Les symbiontes sont très peu variés phylogénétiquement (Stewart et Cavanaugh, 2006; Stewart et al., 2005; Takai et Nakamura, 2011). Distel et al. (1988) ont montré que les symbiontes sulfo-oxydants (SOX) étaient spécifiques de leurs hôtes: les différents taxons hôtes ont différentes bactéries SOX, et pour un même hôte, il n’y a qu’un type de bactérie. En revanche, les hôtes sont phylogénétiquement assez variés. La symbiose a été observée dans cinq phyla d’invertébrés de la macrofaune et un de la méiofaune : les éponges, les mollusques, les annélides, les arthropodes, les échinodermes et les nématodes (Polz et al., 1991; Stewart et Cavanaugh, 2006; Stewart et al., 2005). L’acquisition verticale (transmission par les parents) ou horizontale (transmission par l’environnement) de symbiontes permet à cette faune de

Figure 12. Transfert des substrats de la chimiosynthèse des branchies du siboglinidé aux bactéries symbiotiques contenues dans son trophosome. Tirée de Sarrazin et Desbruyères, 2015.

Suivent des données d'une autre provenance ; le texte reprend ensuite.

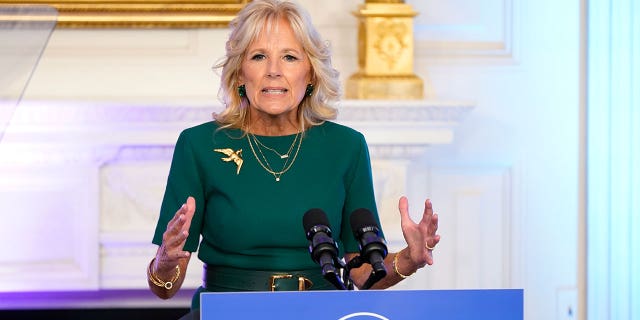 First lady Jill Biden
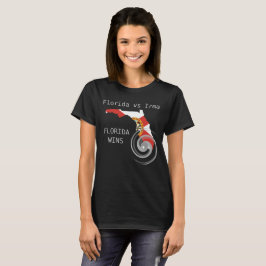 Florida vs Irma, Florida Wins T-shirt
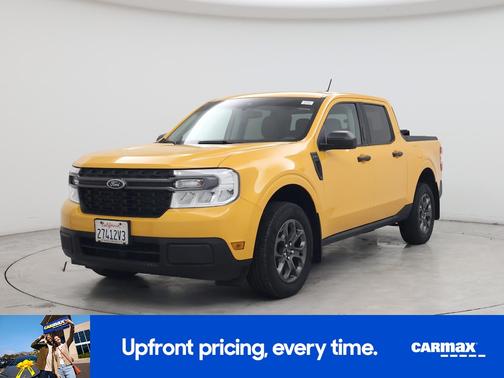 Yellow 2023 Ford Maverick XLT
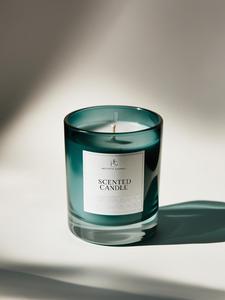 เทียนหอมในขวดแก้วสีน้ำเงินหรูหราขนาด 10 ออนซ์ ขายส่ง พร้อมโลโก้ส่วนตัวแบบกำหนดเอง ปลอดสารพิษ เหมาะสำหรับเทศกาลอีสเตอร์ ดีวาลี วันพ่อ และใช้ในร้านค้า - Product Image 2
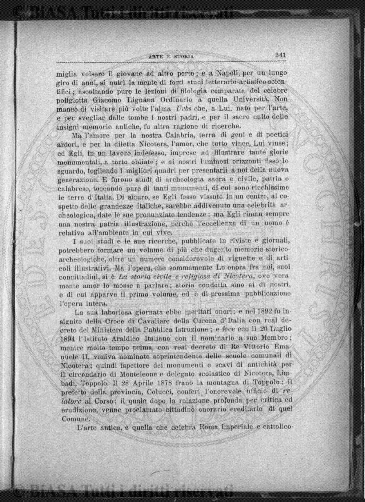 s. 4, n. 3 (1885) - Sommario: p. 33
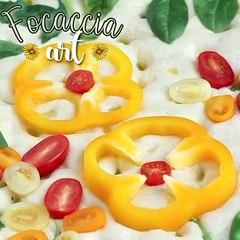 Focaccia art- focaccia jardim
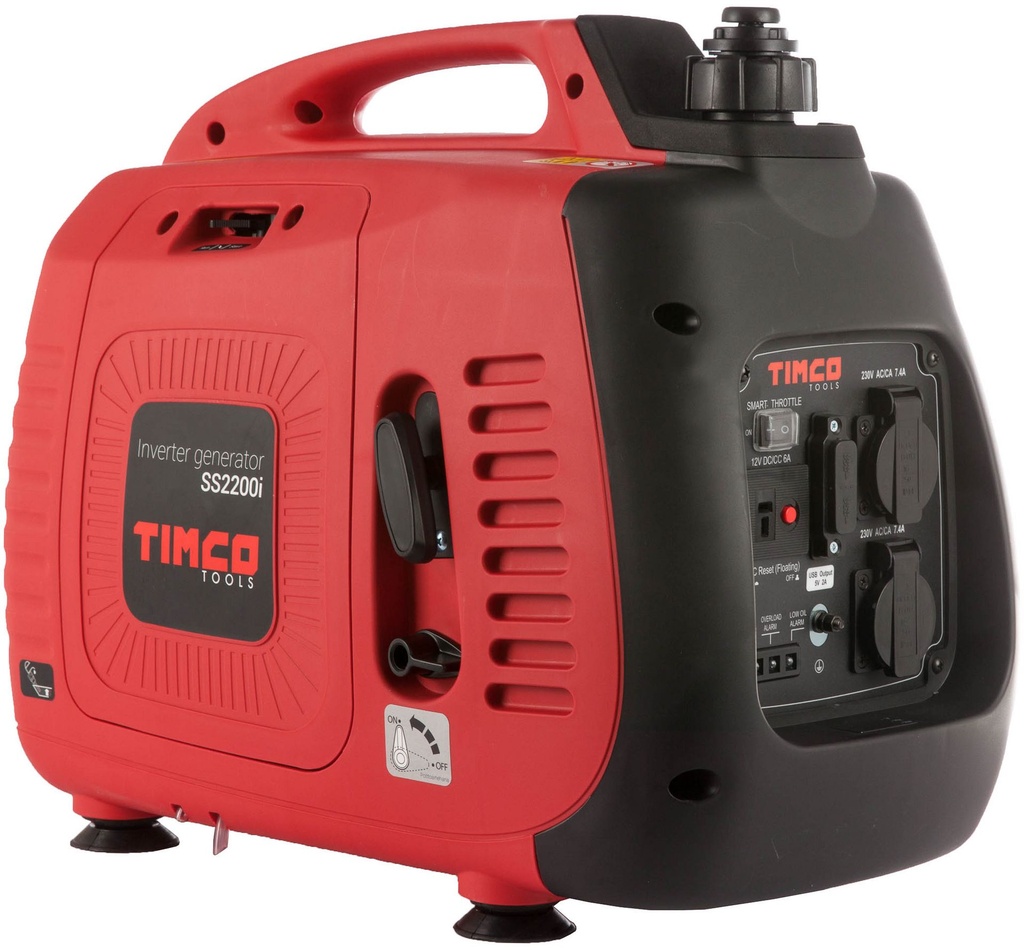 Timco SS2200I supersilent digitaali aggregaatti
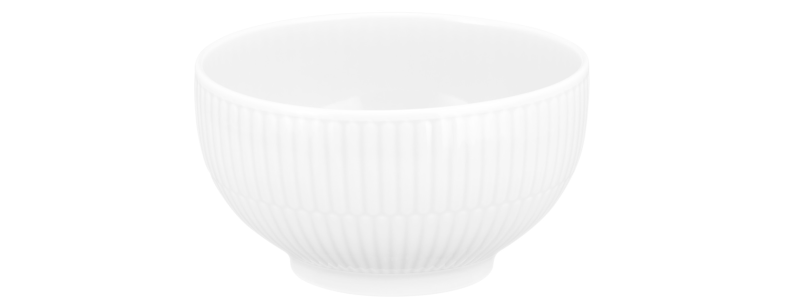 Seltmann Weiden Amina Café au lait Schale in weiß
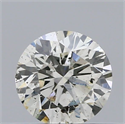 Natural Diamond 0.40 Carats, Round with Very Good Cut, I Color, SI1 Clarity and Certified by IGI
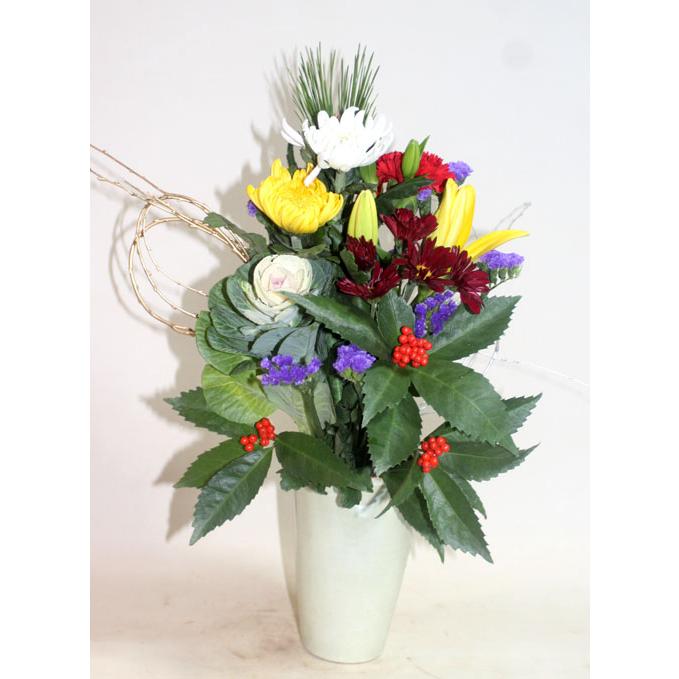 【生花】お正月用　仏花　仏壇　お墓　お供え |  | 03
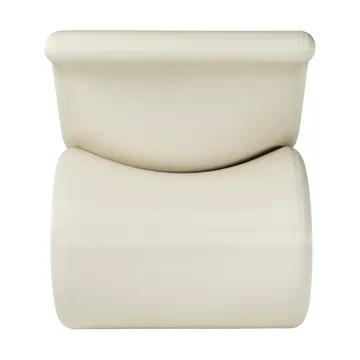 Fotel lounge Éclair chair - Cream - Crème Atelier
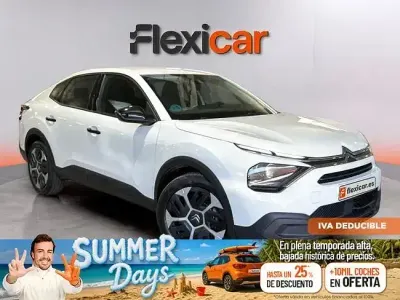 Usado Citroën C4 X PureTech 102 CV (75 kW) 2024 Blanco SUV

bénéficier d’un apport exclusif en production primaire, ce qui assure leur succès au sein des écosystèmes sur les édifices hydrothermaux.

Le mélange entre l’eau de mer et le fluide hydrothermal est donc à l’origine de la vie au niveau des sources hydrothermales. Les bactéries et archées présentes toute le long du gradient de mélange et au sein même de certains invertébrés profitent du déséquilibre chimique pour créer la matière organique qui va soutenir tout un écosystème, même loin de toute lumière.